─── Data under study

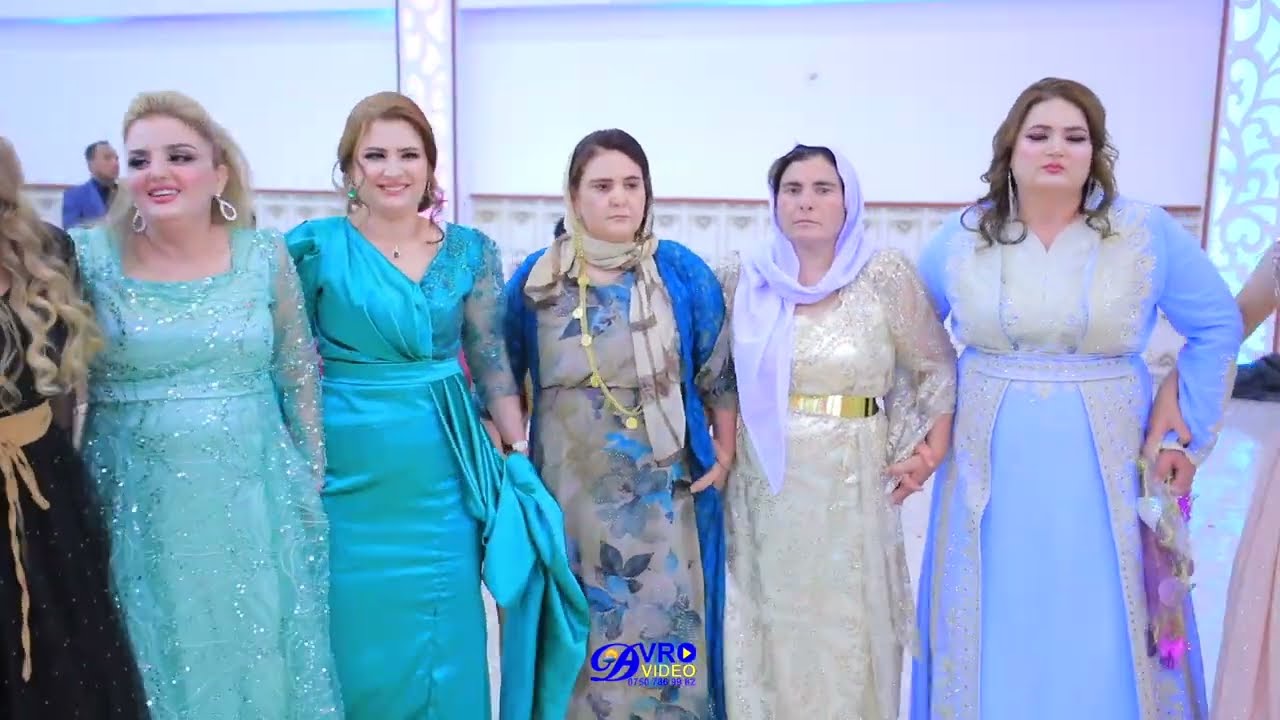 الفنانين مازن الياس و عيسى فرحان حفلة زفاف عيسى و نعيمة جزء 5 تصوير شركة افرو فيديو هاتف 07507869982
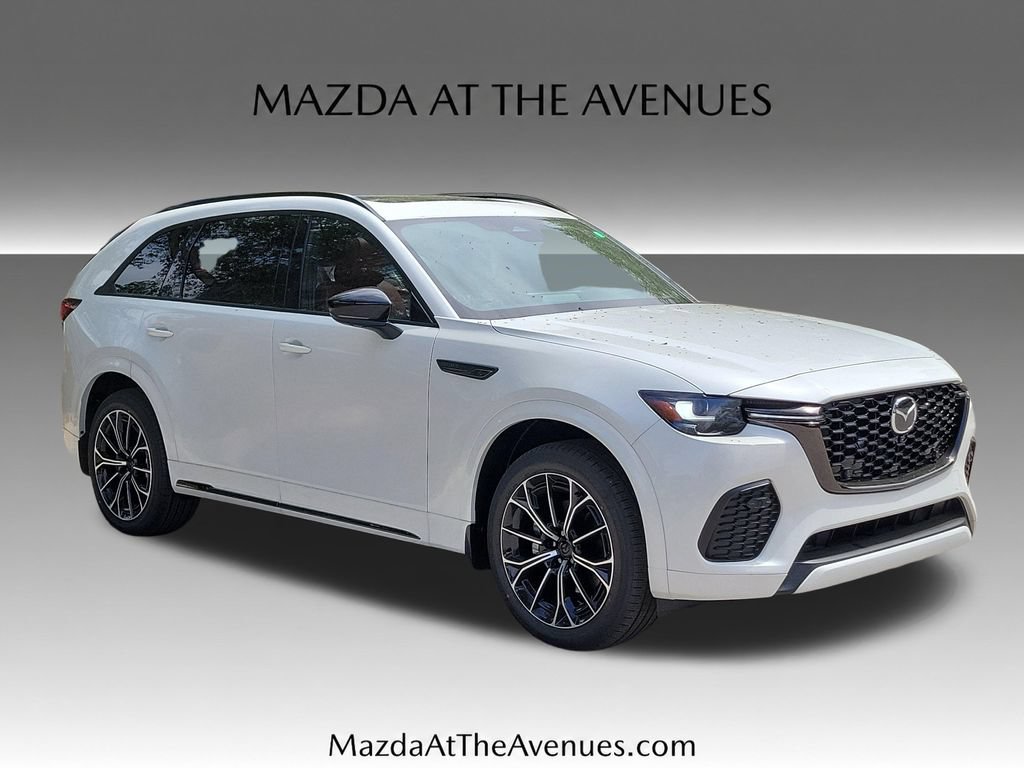 New 2026 MAZDA CX-70 3.3 Turbo S w/ Premium Package AWD/4WD image 3
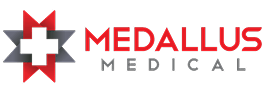 MEDALLUS medical Logo
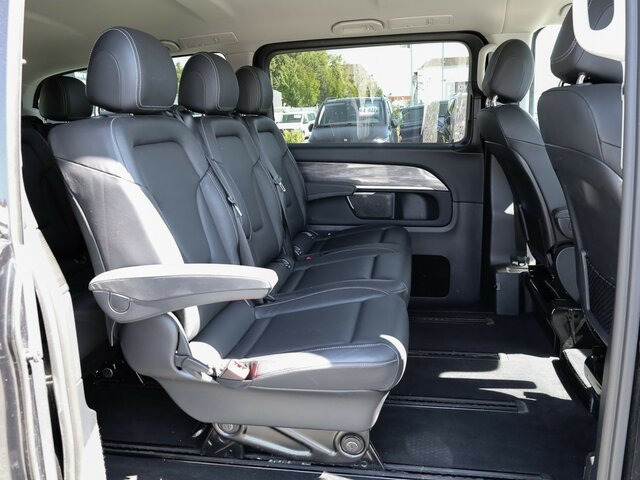 MERCEDES-BENZ V 300 Avantgarde,Extralang,2xSchiebetür el.,AHK... - Minibus, Putnički kombi: slika 5 MERCEDES-BENZ V 300 Avantgarde,Extralang,2xSchiebetür el.,AHK... - Minibus, Putnički kombi: slika 5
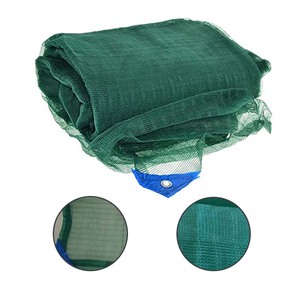 Filet de Récolte Durable pour Olives et Noix en HDPE Vierge, Bordure <span class=keywords><strong>Orange</strong></span> - Product Image 2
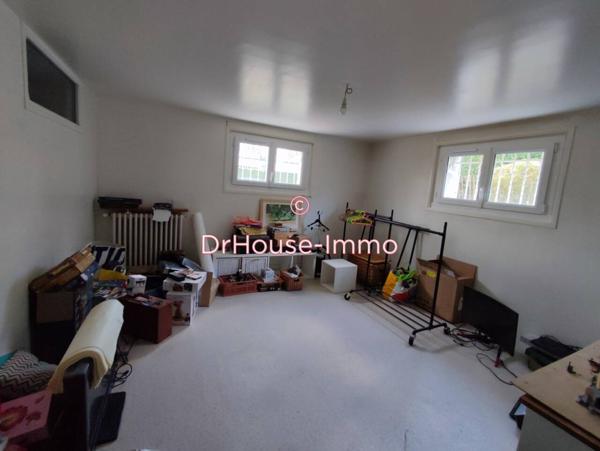 Maison à vendre 6 pièces de 124 m²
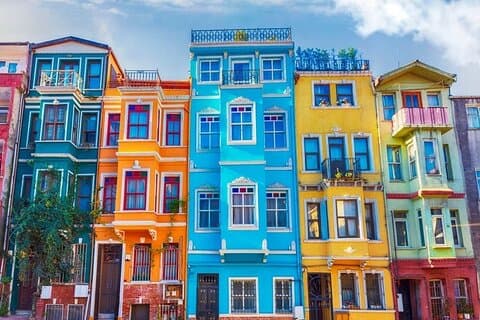 Baggaderne i Istanbul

──────

Copy the lines of the listing above exactly, beginning with its first line and stopping after the line that contains "slika 5 MERCEDES-BENZ". Leave the pictures out of your answer.

▶ **Reply**:
 الفنانين مازن الياس و عيسى فرحان حفلة زفاف عيسى و نعيمة جزء 5 تصوير شركة افرو فيديو هاتف 07507869982
 New 2026 MAZDA CX-70 3.3 Turbo S w/ Premium Package AWD/4WD image 3
 MEDALLUS medical Logo
 MERCEDES-BENZ V 300 Avantgarde,Extralang,2xSchiebetür el.,AHK... - Minibus, Putnički kombi: slika 5 MERCEDES-BENZ V 300 Avantgarde,Extralang,2xSchiebetür el.,AHK... - Minibus, Putnički kombi: slika 5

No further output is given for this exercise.